The newest version of ARPS uses cloud mask labels to determine the “best” scene. This means that, depending on what scene data are available and how those pixels are classified, portions of cloud, shadow, or haze features may be replaced by data from different scenes, creating discontinuities. The result is intended to provide users the best available of the contaminated data, increasing usability for analytic applications. This can sometimes come at the cost of introducing abrupt transitions between portions of scenes. Note that scenes are blended together at the boundaries to reduce transition artifacts, but that contaminated regions are never blended into clear regions. We may, however, blend between differently-contaminated regions (e.g. a region with haze from one scene bordering a region with cloud shadow from another scene).
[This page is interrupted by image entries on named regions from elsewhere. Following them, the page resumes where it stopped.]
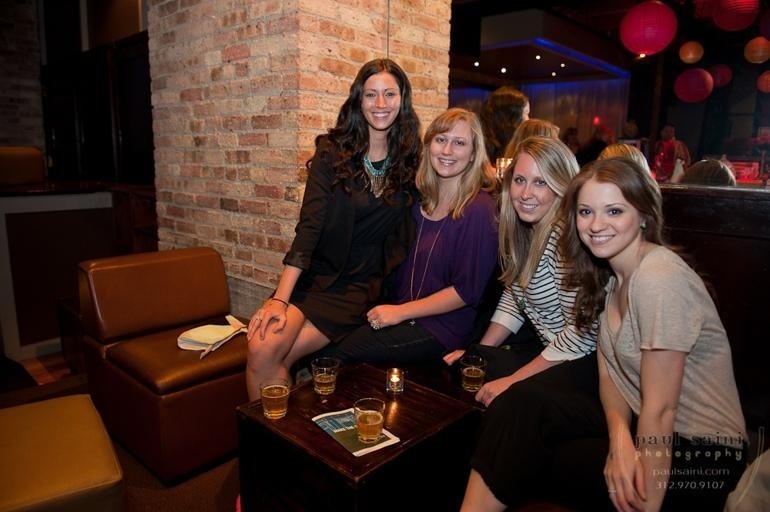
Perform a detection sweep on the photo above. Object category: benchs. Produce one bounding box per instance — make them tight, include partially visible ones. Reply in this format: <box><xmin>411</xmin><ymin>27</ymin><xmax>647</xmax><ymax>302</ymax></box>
<box><xmin>369</xmin><ymin>170</ymin><xmax>770</xmax><ymax>512</ymax></box>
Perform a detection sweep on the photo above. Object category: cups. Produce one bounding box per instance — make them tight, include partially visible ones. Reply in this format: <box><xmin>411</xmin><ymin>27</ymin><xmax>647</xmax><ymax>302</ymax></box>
<box><xmin>386</xmin><ymin>367</ymin><xmax>405</xmax><ymax>391</ymax></box>
<box><xmin>458</xmin><ymin>353</ymin><xmax>485</xmax><ymax>392</ymax></box>
<box><xmin>259</xmin><ymin>378</ymin><xmax>288</xmax><ymax>419</ymax></box>
<box><xmin>352</xmin><ymin>397</ymin><xmax>386</xmax><ymax>443</ymax></box>
<box><xmin>312</xmin><ymin>357</ymin><xmax>339</xmax><ymax>395</ymax></box>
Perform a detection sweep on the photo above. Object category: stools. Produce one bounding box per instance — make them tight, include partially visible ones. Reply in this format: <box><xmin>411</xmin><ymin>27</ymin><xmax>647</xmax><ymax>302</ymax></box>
<box><xmin>1</xmin><ymin>394</ymin><xmax>127</xmax><ymax>510</ymax></box>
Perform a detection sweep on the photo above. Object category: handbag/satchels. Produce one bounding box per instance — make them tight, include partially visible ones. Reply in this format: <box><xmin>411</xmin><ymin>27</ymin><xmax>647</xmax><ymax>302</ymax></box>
<box><xmin>176</xmin><ymin>313</ymin><xmax>249</xmax><ymax>360</ymax></box>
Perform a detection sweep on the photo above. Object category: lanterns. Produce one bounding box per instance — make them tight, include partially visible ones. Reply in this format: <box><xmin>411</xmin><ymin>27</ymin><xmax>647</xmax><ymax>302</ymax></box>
<box><xmin>621</xmin><ymin>1</ymin><xmax>770</xmax><ymax>103</ymax></box>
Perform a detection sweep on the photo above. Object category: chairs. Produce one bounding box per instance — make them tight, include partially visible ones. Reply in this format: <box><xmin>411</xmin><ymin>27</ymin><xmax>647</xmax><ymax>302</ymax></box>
<box><xmin>76</xmin><ymin>246</ymin><xmax>272</xmax><ymax>486</ymax></box>
<box><xmin>1</xmin><ymin>146</ymin><xmax>54</xmax><ymax>193</ymax></box>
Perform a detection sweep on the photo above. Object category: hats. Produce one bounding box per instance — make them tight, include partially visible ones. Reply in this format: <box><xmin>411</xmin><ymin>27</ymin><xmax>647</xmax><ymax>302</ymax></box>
<box><xmin>564</xmin><ymin>127</ymin><xmax>576</xmax><ymax>137</ymax></box>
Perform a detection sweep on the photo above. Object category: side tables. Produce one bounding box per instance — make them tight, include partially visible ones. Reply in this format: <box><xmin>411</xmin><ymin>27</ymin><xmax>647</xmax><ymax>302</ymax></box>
<box><xmin>231</xmin><ymin>363</ymin><xmax>487</xmax><ymax>511</ymax></box>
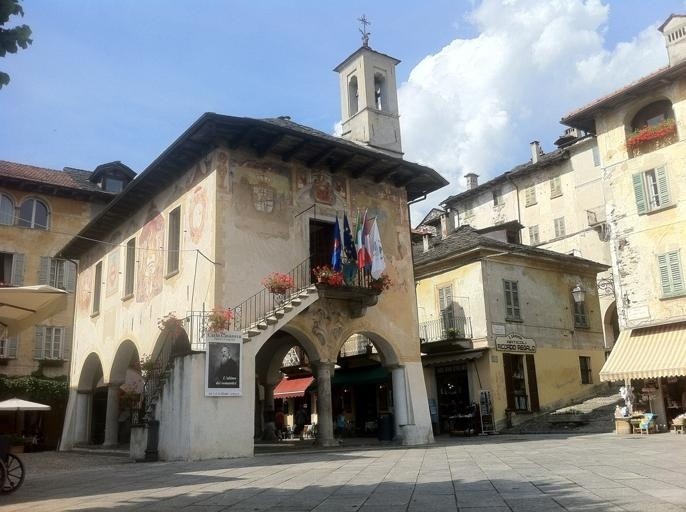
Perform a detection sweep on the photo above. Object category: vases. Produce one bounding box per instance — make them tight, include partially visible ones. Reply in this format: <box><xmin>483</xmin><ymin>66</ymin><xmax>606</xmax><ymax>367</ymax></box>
<box><xmin>269</xmin><ymin>287</ymin><xmax>286</xmax><ymax>293</ymax></box>
<box><xmin>318</xmin><ymin>277</ymin><xmax>327</xmax><ymax>282</ymax></box>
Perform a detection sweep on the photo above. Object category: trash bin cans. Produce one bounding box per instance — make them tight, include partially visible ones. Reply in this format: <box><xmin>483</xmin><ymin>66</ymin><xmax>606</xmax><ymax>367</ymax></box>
<box><xmin>379</xmin><ymin>415</ymin><xmax>392</xmax><ymax>440</ymax></box>
<box><xmin>130</xmin><ymin>420</ymin><xmax>159</xmax><ymax>464</ymax></box>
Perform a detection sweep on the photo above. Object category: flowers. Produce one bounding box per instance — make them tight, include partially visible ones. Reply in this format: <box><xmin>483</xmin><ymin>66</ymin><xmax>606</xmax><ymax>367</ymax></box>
<box><xmin>260</xmin><ymin>271</ymin><xmax>295</xmax><ymax>291</ymax></box>
<box><xmin>156</xmin><ymin>310</ymin><xmax>184</xmax><ymax>337</ymax></box>
<box><xmin>312</xmin><ymin>265</ymin><xmax>333</xmax><ymax>278</ymax></box>
<box><xmin>205</xmin><ymin>305</ymin><xmax>233</xmax><ymax>335</ymax></box>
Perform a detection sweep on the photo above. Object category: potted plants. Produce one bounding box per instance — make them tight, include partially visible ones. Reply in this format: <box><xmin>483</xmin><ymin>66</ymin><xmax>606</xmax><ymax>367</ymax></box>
<box><xmin>448</xmin><ymin>327</ymin><xmax>461</xmax><ymax>336</ymax></box>
<box><xmin>369</xmin><ymin>274</ymin><xmax>391</xmax><ymax>290</ymax></box>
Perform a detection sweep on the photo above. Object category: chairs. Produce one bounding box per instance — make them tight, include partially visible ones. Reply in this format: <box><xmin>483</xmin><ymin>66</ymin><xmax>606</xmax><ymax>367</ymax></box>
<box><xmin>640</xmin><ymin>414</ymin><xmax>659</xmax><ymax>435</ymax></box>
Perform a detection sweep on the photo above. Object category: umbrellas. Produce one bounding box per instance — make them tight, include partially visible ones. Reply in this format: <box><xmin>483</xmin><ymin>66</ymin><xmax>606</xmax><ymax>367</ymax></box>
<box><xmin>0</xmin><ymin>397</ymin><xmax>52</xmax><ymax>412</ymax></box>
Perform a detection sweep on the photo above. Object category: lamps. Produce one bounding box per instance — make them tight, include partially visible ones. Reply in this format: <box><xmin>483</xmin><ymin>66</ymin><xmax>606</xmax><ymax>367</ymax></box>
<box><xmin>571</xmin><ymin>283</ymin><xmax>586</xmax><ymax>326</ymax></box>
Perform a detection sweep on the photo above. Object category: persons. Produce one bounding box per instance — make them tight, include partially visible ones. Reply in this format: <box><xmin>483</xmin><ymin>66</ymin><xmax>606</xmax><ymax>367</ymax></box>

Prioritization for scene selection by cloud classification runs: Clear > haze (4) or other contamination (6) > cloud shadow (3) or adjacent clouds (5) > suspect (7) or bright clouds (2). Please refer to the ARPS tech spec (section 4.6) for more details on scene merging.

 

See below for an example of this effect. All images are from the same day, taken from a particularly cloudy area. On the left is the output of the previous ARPS release (v1.0.1) and on the right is an image produced for the same day and same region by this release (v1.1.0). The second row is an expanded view of the image on the top. Note that ARPS v1.1.0 has a significant improvement in the cloud-free area available. Some of that cloud-free area comes in the form of a cutout removed from a large cloud shadow, creating an abrupt transition. The scene provenance mask (QA layer 2) will indicate which pixels come from which scene, and the cloud mask (QA layer 1) will indicate which pixels are classified as clear, cloud, cloud shadow, etc.